SUPPLIED MATERIAL
- - - -

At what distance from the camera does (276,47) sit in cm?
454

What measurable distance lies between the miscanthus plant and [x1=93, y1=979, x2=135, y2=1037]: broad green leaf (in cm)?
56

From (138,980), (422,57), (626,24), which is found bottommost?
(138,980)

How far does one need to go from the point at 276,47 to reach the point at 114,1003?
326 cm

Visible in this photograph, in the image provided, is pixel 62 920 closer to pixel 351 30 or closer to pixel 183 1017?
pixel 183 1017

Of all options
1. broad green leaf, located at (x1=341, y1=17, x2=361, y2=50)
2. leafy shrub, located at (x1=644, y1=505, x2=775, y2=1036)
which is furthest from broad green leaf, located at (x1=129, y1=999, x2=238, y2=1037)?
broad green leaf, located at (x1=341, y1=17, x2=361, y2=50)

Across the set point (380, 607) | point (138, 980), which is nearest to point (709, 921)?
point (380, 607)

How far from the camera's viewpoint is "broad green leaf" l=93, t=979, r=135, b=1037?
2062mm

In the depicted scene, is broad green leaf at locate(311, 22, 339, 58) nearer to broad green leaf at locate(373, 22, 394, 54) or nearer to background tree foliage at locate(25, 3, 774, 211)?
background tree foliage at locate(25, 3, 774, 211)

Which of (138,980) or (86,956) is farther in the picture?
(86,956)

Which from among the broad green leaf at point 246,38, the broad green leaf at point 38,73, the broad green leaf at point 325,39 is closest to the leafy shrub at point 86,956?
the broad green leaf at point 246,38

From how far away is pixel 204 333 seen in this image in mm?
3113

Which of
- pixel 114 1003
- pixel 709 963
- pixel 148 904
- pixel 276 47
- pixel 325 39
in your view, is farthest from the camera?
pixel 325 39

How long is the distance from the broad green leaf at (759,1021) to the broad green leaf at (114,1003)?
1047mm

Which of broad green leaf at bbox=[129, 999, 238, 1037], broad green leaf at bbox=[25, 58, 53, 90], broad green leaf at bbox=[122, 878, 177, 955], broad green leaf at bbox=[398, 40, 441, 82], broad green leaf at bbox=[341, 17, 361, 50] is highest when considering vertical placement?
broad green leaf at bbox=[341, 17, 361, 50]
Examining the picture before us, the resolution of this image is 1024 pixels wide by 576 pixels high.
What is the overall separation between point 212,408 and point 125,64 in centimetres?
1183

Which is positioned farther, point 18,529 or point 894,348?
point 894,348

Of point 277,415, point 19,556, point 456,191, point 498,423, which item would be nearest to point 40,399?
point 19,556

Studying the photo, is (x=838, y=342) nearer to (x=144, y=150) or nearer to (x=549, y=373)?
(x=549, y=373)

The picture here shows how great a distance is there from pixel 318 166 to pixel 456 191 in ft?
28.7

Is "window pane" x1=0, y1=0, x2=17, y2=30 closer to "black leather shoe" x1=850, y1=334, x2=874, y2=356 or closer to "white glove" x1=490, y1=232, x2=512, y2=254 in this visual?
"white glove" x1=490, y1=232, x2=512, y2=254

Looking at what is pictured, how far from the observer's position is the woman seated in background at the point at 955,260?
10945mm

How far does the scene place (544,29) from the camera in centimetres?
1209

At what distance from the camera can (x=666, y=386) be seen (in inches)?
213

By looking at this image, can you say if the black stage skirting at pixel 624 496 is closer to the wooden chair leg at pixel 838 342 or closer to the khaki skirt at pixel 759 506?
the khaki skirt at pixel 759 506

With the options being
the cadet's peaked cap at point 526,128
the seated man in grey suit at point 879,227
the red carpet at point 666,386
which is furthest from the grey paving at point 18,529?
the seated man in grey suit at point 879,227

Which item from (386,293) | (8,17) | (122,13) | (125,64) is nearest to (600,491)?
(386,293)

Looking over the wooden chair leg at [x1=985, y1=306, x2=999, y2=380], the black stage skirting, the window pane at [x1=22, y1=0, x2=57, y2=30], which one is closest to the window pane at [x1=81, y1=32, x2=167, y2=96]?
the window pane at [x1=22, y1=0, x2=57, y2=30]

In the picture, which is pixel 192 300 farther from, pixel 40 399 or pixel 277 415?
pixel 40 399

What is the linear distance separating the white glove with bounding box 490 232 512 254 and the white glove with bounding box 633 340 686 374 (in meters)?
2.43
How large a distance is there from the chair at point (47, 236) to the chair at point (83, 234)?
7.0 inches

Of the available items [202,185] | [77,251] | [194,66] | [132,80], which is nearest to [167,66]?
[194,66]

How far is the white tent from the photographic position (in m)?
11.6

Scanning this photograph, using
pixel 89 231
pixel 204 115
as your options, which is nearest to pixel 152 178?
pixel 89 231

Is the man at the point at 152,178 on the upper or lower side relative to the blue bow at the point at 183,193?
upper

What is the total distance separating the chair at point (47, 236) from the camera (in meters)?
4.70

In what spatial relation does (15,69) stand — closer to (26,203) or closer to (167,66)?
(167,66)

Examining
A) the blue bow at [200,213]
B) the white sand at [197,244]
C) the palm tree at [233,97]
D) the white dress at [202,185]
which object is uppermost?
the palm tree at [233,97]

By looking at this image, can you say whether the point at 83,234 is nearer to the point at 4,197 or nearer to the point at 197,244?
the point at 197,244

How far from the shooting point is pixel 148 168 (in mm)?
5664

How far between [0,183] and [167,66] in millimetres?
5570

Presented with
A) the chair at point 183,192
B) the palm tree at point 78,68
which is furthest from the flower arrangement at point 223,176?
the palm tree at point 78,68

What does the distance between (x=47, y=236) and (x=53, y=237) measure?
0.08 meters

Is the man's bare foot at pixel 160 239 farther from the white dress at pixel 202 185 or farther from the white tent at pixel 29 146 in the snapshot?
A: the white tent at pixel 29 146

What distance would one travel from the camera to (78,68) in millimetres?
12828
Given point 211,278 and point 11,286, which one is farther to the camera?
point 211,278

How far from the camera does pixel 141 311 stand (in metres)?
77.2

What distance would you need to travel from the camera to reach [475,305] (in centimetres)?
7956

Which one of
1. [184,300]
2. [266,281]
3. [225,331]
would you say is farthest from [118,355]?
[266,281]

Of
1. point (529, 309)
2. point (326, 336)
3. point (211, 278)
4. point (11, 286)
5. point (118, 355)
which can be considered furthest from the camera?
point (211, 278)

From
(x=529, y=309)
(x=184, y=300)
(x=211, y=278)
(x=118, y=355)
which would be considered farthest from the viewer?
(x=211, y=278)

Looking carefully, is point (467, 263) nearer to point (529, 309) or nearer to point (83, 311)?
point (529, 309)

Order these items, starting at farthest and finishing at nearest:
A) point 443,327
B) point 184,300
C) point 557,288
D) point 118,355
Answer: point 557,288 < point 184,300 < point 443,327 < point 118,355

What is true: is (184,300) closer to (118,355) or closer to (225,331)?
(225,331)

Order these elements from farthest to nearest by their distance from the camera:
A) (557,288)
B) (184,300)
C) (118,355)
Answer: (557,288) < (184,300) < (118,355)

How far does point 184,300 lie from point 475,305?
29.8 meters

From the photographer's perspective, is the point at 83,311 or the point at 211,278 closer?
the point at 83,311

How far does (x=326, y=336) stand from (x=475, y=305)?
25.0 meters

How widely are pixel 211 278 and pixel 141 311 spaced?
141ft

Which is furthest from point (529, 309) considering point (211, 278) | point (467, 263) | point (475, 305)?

- - - -

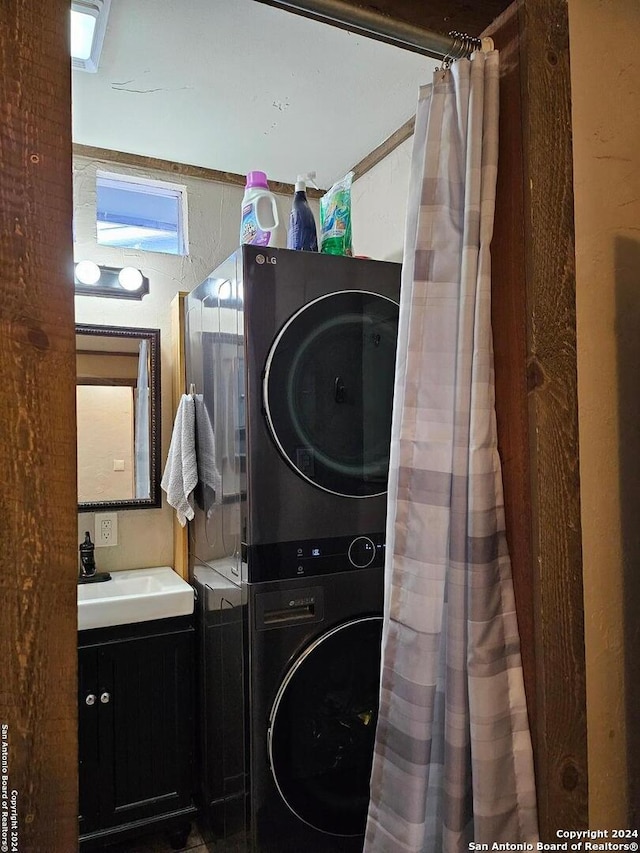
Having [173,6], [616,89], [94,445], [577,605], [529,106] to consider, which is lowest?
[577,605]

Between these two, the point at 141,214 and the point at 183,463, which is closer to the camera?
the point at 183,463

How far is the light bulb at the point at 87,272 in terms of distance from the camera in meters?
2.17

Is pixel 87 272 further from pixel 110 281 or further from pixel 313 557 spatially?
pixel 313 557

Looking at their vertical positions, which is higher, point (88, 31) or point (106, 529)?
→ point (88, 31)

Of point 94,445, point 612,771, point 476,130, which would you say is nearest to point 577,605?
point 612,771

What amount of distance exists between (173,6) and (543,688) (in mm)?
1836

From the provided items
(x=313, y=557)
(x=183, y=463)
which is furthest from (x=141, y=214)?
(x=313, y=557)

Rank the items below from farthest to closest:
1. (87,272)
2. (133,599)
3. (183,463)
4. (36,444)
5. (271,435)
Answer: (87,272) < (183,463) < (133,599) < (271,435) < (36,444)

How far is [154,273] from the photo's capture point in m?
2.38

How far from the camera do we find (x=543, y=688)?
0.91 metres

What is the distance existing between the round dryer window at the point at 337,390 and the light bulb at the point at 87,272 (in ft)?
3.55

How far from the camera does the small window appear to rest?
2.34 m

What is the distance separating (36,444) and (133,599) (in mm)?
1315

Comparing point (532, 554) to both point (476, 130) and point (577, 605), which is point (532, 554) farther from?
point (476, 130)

- - - -

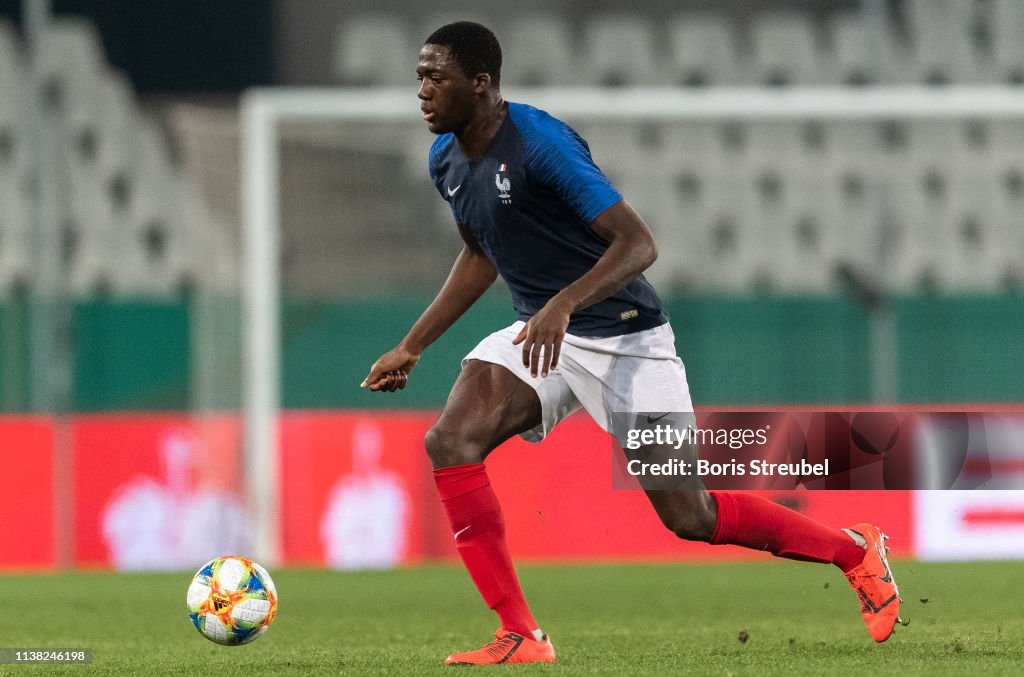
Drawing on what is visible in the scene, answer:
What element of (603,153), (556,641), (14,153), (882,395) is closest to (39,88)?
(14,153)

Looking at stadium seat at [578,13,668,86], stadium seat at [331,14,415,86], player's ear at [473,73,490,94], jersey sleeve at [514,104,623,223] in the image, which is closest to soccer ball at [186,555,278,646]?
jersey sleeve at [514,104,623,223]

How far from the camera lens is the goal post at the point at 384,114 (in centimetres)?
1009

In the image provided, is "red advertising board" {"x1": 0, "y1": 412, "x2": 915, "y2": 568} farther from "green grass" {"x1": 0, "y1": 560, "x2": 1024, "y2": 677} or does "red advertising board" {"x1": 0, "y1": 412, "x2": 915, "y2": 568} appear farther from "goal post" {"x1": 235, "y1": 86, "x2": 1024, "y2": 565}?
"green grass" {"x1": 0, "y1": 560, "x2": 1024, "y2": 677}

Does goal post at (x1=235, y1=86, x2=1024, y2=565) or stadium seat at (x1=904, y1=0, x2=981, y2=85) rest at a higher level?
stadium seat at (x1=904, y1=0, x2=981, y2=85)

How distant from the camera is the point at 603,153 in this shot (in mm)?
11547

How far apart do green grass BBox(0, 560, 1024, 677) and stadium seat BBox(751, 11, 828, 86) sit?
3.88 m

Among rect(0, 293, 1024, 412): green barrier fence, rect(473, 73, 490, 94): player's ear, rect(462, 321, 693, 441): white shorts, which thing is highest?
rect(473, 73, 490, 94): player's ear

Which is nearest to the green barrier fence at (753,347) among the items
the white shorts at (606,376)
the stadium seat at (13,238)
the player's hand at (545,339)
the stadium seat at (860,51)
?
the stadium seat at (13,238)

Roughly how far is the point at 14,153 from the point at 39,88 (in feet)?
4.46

- - - -

SET EXERCISE
Quote the lines from the one containing "In what spatial" through the one containing "A: the white tent at pixel 29 146", including both, exactly as they appear above.

SOLVED EXERCISE
In what spatial relation does (15,69) stand — closer to (26,203) or closer to (167,66)?
(167,66)

Examining
A) the blue bow at [200,213]
B) the white sand at [197,244]
C) the palm tree at [233,97]
D) the white dress at [202,185]
which object is uppermost?
the palm tree at [233,97]

By looking at this image, can you say whether the point at 83,234 is nearer to the point at 4,197 or nearer to the point at 197,244?
the point at 197,244

How far from the shooting point is pixel 148 168 (in mm)?
5664

How far between [0,183] and [167,66] in millimetres?
5570

Presented with
A) the chair at point 183,192
B) the palm tree at point 78,68
which is furthest from the flower arrangement at point 223,176?
the palm tree at point 78,68

What does the distance between (x=47, y=236) and (x=53, y=237) measure?
0.08 meters

Is the man's bare foot at pixel 160 239 farther from the white dress at pixel 202 185 or farther from the white tent at pixel 29 146 in the snapshot?
A: the white tent at pixel 29 146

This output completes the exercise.